■ ATIVIDADE 1
Diga se cada afirmação está de acordo com o texto sobre o auxílio emergencial, respondendo sim ou não e citando as palavras do texto que decidem. (a) O benefício mencionado no texto tem o valor de R$ 600. (b) A determinação foi publicada no Diário Oficial da União no dia 20. (c) Segundo o texto, a maioria dos beneficiários terá de devolver o auxílio.
■ ATIVIDADE 2
Transcreva do texto sobre o auxílio emergencial o trecho que começa nas palavras que contêm "O auxílio emergencial é" e termina em "traz a atualização.".
■ ATIVIDADE 3
De acordo com o texto sobre o auxílio emergencial, quais benefícios o trecho vetado por Bolsonaro proibia que fossem interrompidos ou reduzidos?

■ TEXTO DO EXERCÍCIO
Para uma parte das pessoas que recebem o auxílio emergencial do governo federal, o benefício será considerado um empréstimo do poder Executivo e terá de ser devolvido em 2021. A medida vale para quem receber, até o fim deste ano, valores tributáveis acima do limite de isenção do Imposto de Renda de Pessoa Física – brasileiros que recebem salário mensal inferior a R$ 1.903 e não têm outras fontes de renda. O benefício de R$ 600 deverá ser somado ao imposto na declaração de 2021.

O auxílio emergencial é a principal ação do governo federal para dar suporte a milhares de brasileiros durante a crise causada pela pandemia do coronavírus.

Sem alarde, a determinação foi publicada no Diário Oficial da União no dia 15. A alteração feita pelo presidente na Lei aprovada pelo Congresso Nacional é válida para quem, por algum motivo, receber valores tributáveis acima do teto de isenção do imposto de renda ainda este ano.  

“O beneficiário do auxílio emergencial que receba, no ano-calendário de 2020, outros rendimentos tributáveis em valor superior ao valor da primeira faixa da tabela progressiva anual do Imposto de Renda Pessoa Física fica obrigado a apresentar a Declaração de Ajuste Anual relativa ao exercício de 2021 e deverá acrescentar ao imposto devido o valor do referido auxílio recebido por ele ou por seus dependentes”, traz a atualização. 

A maioria dos beneficiários não deve se enquadrar nesse caso, mas o fato é que não existia essa condição quando o programa foi lançado e quem recebeu o valor deveria ter conhecimento sobre a possibilidade de ter que devolvê-lo ao governo até o ano que vem. Além disso, Bolsonaro também vetou da Lei do benefício um trecho que previa a proibição de interrupção ou redução das aposentadorias, pensões e Benefícios de Prestação Continuada (BPC) garantido a idosos, pessoas com deficiência ou pessoas com enfermidade grave. Essa proibição valeria durante o período de enfrentamento da Covid-19.

■ CONJUNTO DE ITENS
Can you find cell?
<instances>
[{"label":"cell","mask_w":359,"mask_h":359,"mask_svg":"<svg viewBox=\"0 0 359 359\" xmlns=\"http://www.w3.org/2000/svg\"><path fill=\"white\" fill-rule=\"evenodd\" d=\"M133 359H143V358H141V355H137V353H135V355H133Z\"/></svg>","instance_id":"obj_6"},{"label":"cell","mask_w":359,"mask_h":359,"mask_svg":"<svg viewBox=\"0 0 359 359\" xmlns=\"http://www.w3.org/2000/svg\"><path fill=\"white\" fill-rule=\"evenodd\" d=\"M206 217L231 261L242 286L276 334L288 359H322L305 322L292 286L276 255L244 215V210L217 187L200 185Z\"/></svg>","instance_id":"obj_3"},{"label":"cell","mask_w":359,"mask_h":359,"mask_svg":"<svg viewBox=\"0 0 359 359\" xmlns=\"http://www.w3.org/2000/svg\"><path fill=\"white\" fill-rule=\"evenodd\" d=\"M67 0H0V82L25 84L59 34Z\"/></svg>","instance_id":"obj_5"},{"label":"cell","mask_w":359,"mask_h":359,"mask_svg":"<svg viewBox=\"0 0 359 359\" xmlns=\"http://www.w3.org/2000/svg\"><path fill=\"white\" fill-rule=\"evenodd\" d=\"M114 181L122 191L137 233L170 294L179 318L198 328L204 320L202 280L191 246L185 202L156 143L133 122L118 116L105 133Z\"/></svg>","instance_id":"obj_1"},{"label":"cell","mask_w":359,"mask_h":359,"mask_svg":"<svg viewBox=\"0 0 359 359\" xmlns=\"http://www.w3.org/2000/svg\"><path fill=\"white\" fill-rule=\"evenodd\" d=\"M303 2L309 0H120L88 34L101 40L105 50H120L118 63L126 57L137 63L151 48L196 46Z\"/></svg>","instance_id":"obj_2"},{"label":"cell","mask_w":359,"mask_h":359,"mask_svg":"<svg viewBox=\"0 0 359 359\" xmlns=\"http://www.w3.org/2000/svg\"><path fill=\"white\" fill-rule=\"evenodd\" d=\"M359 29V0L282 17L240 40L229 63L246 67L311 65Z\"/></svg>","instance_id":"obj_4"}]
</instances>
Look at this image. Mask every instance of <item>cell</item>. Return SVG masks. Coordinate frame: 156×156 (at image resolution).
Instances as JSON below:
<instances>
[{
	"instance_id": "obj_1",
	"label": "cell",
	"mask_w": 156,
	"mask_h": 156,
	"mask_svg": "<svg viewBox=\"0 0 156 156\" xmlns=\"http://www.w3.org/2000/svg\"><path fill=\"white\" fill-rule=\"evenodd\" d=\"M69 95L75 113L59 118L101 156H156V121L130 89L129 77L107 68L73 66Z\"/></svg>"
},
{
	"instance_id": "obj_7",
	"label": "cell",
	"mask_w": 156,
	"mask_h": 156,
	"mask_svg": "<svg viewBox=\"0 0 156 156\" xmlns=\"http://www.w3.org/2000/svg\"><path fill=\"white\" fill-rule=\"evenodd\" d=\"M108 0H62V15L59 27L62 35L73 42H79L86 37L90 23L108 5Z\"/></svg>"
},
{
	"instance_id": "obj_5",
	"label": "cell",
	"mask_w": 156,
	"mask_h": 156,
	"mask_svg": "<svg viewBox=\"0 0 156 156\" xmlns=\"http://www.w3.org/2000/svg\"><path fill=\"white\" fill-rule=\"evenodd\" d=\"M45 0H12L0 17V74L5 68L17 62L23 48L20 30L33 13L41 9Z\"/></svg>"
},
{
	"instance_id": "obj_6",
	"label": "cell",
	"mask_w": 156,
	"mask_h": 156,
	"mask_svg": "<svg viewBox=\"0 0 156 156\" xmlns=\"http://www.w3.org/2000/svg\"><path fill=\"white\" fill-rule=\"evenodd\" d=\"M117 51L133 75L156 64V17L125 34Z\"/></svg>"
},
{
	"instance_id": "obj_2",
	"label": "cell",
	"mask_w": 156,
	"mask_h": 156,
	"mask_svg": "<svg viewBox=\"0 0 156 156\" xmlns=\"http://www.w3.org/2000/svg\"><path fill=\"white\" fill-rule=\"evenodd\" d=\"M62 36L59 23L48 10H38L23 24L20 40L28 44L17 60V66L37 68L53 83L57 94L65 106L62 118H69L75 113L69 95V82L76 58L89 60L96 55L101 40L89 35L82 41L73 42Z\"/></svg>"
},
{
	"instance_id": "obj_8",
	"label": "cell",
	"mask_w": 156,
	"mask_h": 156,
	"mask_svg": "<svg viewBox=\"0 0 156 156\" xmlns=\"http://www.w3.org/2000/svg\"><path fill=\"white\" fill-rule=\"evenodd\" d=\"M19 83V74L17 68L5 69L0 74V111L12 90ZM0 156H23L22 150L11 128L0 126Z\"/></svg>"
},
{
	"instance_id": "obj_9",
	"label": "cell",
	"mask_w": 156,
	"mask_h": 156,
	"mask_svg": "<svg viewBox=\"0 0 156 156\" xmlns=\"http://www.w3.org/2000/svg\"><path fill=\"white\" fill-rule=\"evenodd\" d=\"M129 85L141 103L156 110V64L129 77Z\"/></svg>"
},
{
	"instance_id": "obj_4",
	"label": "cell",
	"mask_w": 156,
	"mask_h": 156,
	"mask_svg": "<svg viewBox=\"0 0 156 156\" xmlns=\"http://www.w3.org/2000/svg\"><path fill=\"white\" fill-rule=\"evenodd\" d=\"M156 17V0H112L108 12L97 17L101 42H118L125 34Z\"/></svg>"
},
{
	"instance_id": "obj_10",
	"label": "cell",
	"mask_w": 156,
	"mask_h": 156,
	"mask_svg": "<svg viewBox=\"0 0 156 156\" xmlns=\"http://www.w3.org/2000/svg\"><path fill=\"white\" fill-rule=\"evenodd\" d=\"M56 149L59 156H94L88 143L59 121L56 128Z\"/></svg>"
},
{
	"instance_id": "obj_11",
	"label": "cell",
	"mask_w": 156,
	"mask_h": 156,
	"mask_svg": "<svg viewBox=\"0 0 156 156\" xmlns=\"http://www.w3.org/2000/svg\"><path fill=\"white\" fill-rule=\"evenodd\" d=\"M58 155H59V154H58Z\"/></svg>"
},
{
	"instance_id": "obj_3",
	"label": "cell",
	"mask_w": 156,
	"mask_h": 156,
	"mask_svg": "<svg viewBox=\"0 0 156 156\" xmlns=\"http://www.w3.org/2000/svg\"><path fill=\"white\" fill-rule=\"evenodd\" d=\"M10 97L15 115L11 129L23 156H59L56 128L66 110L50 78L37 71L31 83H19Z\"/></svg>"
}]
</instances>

■ RESPOSTA 1
(a) Sim: "O benefício de R$ 600 deverá ser somado ao imposto na declaração de 2021."
(b) Não: "a determinação foi publicada no Diário Oficial da União no dia 15."
(c) Não: "A maioria dos beneficiários não deve se enquadrar nesse caso"

■ RESPOSTA 2
O auxílio emergencial é a principal ação do governo federal para dar suporte a milhares de brasileiros durante a crise causada pela pandemia do coronavírus.

Sem alarde, a determinação foi publicada no Diário Oficial da União no dia 15. A alteração feita pelo presidente na Lei aprovada pelo Congresso Nacional é válida para quem, por algum motivo, receber valores tributáveis acima do teto de isenção do imposto de renda ainda este ano.  

“O beneficiário do auxílio emergencial que receba, no ano-calendário de 2020, outros rendimentos tributáveis em valor superior ao valor da primeira faixa da tabela progressiva anual do Imposto de Renda Pessoa Física fica obrigado a apresentar a Declaração de Ajuste Anual relativa ao exercício de 2021 e deverá acrescentar ao imposto devido o valor do referido auxílio recebido por ele ou por seus dependentes”, traz a atualização.

■ RESPOSTA 3
Aposentadorias, pensões e Benefícios de Prestação Continuada (BPC).